Instrução 1 ▸ Transcreva do excerto sobre o intervencionismo português na guerra o trecho que vai desde "Desfile do CEP" até "domésticas e internacionais.", inclusive.
Instrução 2 ▸ Segundo o excerto sobre o intervencionismo português na guerra, a que país foram postos à disposição os navios alemães apresados?
Instrução 3 ▸ Enumere todos os países europeus que o excerto sobre o intervencionismo português na guerra cita como exemplos de outros casos em que a intervenção na guerra foi vista como o cortar do nó górdio.
====== Excerto
Desfile do CEP antes do embarque para França na Praça do Comércio, em Lisboa JOSHUA BENOLIEL/ARQUIVO MUNICIPAL DE LISBOA |
Vale a pena, por isso, determo-nos um pouco sobre essa mesma corrente, os seus princípios e os seus objectivos, para melhor entendermos as causas dos insucessos portugueses e as suas consequências. Vale a pena também lembrar que o intervencionismo português não foi um fenómeno isolado: em vários outros países europeus – Itália, Grécia, Roménia – a intervenção na guerra foi vista como o cortar do nó górdio, que permitiria resolver várias questões domésticas e internacionais.
A frente interna
A igualdade de sacrifício entre todos os portugueses (obrigatoriedade de serviço militar, igual acesso a bens de primeira necessidade) não passou de uma miragem. Lentamente agravou-se a falta de mantimentos e de carvão mas os navios alemães, apresados, segundo Afonso Costa, para acudir à economia nacional, foram postos à disposição da Grã-Bretanha. Questões como a amnistia por crimes políticos e sociais, a introdução da pena de morte no código militar e o papel do Conselho Económico Nacional, no qual se reuniriam o Governo e as ‘forças vivas’ do país, vieram envenenar o relacionamento entre os grupos parlamentares dos dois partidos governamentais. Mas os golpes decisivos contra a União Sagrada seriam desferidos pelos inimigos da classe política republicana, alguns bem conhecidos, outros que emergiram das sombras graças à guerra.
============
====== Material fornecido
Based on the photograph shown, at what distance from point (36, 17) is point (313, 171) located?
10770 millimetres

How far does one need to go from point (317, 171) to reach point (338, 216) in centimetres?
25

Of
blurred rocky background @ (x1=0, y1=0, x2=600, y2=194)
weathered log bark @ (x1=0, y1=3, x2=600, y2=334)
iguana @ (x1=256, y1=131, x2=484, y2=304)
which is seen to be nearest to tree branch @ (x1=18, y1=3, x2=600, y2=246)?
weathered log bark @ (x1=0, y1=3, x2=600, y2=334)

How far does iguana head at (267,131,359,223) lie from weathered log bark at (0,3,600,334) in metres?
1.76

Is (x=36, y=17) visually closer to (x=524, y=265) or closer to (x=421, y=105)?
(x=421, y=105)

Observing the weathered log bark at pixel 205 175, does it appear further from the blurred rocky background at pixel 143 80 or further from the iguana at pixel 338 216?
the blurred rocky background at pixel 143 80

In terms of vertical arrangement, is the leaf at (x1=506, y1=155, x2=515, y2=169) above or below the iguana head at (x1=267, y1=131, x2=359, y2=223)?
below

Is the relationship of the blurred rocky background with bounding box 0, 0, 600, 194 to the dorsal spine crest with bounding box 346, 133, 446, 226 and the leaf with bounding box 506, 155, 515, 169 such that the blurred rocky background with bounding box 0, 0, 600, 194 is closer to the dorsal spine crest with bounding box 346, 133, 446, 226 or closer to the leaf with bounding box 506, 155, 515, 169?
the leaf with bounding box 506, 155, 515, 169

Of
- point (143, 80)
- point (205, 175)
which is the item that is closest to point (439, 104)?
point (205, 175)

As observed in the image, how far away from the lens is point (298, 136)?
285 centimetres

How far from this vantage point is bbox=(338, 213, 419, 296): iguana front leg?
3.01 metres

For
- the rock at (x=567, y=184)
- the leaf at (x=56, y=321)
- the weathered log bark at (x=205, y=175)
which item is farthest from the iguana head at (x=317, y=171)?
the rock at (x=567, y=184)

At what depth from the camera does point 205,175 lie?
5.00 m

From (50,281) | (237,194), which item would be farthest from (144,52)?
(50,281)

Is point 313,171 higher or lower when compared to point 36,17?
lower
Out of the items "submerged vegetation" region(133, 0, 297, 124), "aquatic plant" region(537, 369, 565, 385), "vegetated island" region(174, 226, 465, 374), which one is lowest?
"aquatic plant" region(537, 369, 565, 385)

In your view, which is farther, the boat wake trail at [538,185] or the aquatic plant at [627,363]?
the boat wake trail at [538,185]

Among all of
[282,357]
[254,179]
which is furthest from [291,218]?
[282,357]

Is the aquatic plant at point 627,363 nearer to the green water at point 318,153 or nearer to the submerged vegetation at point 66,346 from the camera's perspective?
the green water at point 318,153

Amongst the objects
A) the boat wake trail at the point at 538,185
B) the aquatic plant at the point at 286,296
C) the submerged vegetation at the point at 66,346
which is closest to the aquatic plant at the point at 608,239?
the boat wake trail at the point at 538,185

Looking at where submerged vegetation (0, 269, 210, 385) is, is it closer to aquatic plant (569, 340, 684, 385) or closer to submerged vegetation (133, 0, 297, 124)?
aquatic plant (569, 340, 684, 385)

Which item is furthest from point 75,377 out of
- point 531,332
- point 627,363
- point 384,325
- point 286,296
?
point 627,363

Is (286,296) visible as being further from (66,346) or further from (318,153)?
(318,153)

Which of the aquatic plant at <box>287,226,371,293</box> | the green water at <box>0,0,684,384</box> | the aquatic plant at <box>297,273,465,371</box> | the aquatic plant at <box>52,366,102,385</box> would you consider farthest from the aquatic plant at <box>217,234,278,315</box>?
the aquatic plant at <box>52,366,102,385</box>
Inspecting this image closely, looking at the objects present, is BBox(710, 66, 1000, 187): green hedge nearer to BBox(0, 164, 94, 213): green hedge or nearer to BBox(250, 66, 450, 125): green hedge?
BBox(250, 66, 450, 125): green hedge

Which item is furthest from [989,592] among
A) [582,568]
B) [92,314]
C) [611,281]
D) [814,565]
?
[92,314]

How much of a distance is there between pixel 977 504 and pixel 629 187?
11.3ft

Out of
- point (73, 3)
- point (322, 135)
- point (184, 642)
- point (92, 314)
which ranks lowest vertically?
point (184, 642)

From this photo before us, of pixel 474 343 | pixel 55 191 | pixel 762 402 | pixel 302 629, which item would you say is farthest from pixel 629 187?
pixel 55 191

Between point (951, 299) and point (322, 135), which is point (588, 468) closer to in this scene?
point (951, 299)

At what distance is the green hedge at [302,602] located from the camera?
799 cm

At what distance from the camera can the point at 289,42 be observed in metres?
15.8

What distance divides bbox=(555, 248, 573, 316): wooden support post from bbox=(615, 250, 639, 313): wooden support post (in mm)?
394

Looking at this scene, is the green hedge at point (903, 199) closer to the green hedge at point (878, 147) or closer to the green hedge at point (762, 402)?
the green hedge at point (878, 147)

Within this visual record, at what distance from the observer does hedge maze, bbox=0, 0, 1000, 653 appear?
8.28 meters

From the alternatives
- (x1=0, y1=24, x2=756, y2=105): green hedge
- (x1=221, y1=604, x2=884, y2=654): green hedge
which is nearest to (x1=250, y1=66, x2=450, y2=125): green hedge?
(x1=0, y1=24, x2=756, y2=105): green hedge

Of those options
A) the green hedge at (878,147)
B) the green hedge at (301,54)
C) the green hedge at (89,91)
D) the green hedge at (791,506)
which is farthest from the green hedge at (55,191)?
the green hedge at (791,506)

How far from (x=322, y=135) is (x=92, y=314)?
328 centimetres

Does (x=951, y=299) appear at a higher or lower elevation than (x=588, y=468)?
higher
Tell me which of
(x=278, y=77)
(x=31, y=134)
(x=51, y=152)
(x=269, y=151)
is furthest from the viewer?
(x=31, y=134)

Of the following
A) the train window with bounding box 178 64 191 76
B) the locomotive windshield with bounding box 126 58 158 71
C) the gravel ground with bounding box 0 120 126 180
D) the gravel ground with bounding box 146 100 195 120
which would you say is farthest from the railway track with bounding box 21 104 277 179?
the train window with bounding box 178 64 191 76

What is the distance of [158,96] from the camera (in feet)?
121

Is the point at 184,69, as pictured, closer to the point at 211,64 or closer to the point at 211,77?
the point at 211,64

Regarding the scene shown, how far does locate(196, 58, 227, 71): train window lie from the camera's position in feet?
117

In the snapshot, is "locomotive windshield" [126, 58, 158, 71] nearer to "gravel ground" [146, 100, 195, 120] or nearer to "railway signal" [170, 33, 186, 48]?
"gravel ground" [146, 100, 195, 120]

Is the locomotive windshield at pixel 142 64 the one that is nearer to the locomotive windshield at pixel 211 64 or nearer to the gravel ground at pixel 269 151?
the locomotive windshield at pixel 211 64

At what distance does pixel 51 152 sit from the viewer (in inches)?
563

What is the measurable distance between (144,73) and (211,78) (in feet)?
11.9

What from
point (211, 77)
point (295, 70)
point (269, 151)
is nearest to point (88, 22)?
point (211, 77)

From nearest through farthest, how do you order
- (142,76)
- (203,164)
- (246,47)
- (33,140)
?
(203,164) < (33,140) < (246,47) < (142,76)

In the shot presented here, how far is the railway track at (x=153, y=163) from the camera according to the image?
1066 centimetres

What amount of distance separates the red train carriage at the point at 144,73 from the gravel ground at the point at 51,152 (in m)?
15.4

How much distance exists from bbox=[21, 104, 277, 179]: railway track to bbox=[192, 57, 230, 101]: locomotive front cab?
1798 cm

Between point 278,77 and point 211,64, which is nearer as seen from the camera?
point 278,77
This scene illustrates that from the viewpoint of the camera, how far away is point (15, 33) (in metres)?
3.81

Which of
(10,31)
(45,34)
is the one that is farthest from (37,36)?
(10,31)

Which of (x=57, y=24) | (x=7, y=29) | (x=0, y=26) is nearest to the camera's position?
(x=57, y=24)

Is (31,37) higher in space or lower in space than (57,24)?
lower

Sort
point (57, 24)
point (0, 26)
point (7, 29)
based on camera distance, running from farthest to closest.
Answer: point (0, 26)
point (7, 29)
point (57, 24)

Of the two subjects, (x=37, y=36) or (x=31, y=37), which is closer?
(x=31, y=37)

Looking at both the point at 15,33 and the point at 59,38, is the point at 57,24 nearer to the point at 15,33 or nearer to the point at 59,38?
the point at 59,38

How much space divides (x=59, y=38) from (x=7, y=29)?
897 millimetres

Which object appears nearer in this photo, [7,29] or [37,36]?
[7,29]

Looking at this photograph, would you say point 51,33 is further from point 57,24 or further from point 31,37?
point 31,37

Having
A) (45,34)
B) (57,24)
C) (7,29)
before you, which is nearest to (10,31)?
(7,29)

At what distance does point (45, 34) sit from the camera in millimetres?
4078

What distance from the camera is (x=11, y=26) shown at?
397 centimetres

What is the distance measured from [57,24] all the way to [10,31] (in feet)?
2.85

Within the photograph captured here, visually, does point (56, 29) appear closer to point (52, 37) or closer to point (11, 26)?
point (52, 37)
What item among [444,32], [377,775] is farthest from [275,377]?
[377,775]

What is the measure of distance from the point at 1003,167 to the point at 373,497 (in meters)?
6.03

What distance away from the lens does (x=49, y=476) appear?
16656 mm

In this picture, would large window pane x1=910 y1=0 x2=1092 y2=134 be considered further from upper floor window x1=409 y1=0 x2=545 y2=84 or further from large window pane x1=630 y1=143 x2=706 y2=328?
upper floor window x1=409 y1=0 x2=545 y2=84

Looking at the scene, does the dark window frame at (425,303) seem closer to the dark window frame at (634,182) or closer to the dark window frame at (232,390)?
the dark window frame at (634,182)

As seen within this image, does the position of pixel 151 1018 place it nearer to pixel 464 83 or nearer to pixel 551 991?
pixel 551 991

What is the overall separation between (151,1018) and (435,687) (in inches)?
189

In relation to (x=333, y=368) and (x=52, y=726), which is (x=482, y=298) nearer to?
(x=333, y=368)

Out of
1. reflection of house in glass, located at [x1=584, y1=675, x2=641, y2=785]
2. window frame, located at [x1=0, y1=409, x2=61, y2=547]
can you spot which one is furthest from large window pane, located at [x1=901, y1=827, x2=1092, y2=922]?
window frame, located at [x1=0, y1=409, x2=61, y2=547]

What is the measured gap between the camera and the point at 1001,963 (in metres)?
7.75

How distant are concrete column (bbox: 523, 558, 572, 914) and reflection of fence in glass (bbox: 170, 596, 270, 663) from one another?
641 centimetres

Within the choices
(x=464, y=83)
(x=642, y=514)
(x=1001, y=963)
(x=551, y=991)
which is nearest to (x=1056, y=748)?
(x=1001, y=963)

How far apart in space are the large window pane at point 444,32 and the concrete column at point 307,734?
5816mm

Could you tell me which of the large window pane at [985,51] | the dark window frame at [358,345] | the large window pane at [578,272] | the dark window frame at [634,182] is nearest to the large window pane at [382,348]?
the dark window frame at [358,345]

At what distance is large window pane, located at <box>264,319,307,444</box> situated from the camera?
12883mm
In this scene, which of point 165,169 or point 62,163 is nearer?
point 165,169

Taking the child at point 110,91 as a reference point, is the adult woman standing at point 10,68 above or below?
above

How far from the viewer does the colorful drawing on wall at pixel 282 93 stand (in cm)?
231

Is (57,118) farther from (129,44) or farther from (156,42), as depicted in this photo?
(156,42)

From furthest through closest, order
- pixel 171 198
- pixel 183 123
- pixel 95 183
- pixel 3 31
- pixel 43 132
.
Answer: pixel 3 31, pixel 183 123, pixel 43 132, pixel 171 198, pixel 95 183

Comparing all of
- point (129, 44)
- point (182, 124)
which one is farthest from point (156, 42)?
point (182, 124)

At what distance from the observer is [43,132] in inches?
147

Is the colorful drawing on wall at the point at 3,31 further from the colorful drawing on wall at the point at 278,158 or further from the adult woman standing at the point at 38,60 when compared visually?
============
Resposta 1 ▸
Desfile do CEP antes do embarque para França na Praça do Comércio, em Lisboa JOSHUA BENOLIEL/ARQUIVO MUNICIPAL DE LISBOA |
Vale a pena, por isso, determo-nos um pouco sobre essa mesma corrente, os seus princípios e os seus objectivos, para melhor entendermos as causas dos insucessos portugueses e as suas consequências. Vale a pena também lembrar que o intervencionismo português não foi um fenómeno isolado: em vários outros países europeus – Itália, Grécia, Roménia – a intervenção na guerra foi vista como o cortar do nó górdio, que permitiria resolver várias questões domésticas e internacionais.

Resposta 2 ▸ À Grã-Bretanha.

Resposta 3 ▸ Itália, Grécia, Roménia